* [Goal]: Turn everything from the line containing "From [329,125] |" down to the end of the records into a numbered list, one entry per line, skipping blank lines.

Stored items:
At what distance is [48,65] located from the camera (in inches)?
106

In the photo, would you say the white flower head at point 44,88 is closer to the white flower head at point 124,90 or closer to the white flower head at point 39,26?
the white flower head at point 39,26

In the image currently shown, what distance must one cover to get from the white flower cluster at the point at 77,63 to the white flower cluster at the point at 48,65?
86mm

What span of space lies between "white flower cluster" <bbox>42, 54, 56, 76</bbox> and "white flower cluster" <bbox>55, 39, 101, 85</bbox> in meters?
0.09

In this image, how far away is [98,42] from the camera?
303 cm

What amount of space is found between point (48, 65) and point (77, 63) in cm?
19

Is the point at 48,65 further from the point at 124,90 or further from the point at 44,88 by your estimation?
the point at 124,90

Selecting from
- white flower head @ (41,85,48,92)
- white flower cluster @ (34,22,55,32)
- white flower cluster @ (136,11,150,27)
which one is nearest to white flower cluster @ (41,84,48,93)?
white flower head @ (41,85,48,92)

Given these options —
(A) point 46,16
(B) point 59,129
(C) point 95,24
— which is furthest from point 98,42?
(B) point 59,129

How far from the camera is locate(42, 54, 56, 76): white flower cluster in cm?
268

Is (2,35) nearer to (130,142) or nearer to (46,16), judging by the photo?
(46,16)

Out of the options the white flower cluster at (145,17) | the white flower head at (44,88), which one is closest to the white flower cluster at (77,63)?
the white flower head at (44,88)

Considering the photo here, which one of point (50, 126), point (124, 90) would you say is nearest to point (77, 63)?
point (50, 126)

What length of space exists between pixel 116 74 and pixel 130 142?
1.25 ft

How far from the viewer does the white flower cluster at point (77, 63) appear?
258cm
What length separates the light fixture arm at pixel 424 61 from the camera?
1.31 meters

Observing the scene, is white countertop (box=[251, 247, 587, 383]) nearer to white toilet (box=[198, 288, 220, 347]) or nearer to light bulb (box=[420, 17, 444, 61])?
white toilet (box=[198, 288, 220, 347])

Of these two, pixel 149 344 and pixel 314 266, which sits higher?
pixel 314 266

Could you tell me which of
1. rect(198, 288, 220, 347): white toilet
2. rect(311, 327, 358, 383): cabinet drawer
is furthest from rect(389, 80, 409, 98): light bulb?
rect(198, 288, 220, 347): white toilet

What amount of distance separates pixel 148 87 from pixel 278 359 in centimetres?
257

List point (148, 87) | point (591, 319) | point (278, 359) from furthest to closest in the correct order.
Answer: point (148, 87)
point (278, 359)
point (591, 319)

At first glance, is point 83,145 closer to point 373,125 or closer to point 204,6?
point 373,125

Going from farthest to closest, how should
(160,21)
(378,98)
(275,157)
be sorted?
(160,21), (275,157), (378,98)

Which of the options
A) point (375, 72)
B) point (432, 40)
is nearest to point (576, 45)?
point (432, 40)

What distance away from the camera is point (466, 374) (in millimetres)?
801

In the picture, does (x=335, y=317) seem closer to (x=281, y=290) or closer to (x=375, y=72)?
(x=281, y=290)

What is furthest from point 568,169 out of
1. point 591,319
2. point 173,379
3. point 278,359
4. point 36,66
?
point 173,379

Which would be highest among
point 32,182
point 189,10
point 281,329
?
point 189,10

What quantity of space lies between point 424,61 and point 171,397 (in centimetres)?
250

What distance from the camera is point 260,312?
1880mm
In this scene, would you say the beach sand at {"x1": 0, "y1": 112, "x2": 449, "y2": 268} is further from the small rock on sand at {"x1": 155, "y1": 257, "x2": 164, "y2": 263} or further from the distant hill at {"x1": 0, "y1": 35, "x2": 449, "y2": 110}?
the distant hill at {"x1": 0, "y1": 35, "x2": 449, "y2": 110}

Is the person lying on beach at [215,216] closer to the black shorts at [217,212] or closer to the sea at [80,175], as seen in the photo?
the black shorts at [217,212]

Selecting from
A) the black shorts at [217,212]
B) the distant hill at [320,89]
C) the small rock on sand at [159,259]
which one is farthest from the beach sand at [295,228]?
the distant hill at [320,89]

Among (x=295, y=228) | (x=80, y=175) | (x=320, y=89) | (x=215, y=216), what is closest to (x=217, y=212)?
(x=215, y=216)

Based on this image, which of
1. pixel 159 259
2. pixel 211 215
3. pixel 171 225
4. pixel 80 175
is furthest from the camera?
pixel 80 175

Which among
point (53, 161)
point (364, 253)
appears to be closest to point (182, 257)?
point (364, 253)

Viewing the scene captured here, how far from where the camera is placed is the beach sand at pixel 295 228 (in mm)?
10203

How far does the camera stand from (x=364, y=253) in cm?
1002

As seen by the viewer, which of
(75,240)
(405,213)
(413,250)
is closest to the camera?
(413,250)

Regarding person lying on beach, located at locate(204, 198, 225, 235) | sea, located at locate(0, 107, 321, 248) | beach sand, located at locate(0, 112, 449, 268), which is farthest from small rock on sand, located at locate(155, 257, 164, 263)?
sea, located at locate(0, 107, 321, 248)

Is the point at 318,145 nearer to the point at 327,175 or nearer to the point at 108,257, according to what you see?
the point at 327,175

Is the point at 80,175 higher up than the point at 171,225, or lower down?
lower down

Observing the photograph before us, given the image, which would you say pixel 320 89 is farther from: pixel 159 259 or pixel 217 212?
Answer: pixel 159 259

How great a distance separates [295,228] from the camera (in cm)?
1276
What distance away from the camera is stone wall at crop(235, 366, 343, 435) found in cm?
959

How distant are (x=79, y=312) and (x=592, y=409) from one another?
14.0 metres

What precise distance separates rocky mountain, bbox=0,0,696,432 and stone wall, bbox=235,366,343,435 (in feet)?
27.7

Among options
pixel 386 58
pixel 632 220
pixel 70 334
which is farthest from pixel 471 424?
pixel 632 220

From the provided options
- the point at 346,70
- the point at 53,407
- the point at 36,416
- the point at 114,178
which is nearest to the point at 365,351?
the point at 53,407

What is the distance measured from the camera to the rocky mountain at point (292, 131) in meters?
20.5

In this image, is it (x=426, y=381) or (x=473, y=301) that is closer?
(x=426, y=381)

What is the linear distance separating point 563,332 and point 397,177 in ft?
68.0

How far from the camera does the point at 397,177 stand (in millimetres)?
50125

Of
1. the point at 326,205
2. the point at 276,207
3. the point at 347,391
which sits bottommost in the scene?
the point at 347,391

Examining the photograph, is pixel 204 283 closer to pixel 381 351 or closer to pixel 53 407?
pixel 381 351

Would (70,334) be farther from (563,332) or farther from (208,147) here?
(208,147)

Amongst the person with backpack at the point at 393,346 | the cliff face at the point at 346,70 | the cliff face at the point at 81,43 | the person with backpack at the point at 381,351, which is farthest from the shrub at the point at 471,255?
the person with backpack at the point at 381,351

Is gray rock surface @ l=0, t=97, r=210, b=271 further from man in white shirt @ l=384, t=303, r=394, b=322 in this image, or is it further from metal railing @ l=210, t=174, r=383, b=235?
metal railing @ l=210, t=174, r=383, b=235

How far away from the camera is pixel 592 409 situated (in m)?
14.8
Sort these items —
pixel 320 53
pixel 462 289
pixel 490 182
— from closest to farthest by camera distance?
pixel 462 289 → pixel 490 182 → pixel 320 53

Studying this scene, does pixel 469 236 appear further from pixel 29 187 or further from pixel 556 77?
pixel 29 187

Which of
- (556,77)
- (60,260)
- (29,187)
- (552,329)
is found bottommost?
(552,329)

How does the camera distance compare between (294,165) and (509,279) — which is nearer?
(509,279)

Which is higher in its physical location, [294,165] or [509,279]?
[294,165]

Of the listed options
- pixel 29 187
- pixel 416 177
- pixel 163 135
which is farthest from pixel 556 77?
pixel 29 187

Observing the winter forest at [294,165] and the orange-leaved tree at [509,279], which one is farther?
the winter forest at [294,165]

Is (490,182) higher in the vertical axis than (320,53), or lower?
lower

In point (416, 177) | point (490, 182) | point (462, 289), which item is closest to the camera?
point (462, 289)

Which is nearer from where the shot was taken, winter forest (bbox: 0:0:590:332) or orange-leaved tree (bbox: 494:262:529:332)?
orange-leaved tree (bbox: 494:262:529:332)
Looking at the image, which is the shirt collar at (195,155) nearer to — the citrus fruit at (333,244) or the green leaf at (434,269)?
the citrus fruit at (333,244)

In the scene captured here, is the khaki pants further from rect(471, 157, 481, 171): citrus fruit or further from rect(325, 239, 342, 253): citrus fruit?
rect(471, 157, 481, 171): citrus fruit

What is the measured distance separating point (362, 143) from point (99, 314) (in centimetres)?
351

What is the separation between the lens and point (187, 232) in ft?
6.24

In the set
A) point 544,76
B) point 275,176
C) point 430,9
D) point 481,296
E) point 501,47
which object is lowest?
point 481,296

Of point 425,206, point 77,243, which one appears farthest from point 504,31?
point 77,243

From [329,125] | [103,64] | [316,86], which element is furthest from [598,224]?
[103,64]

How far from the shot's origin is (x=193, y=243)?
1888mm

* [Response for this exercise]:
1. From [329,125] | [103,64] | [316,86], which element is furthest from [598,224]?
2. [103,64]
3. How far from the shot's origin is (x=193, y=243)?
4. 1888mm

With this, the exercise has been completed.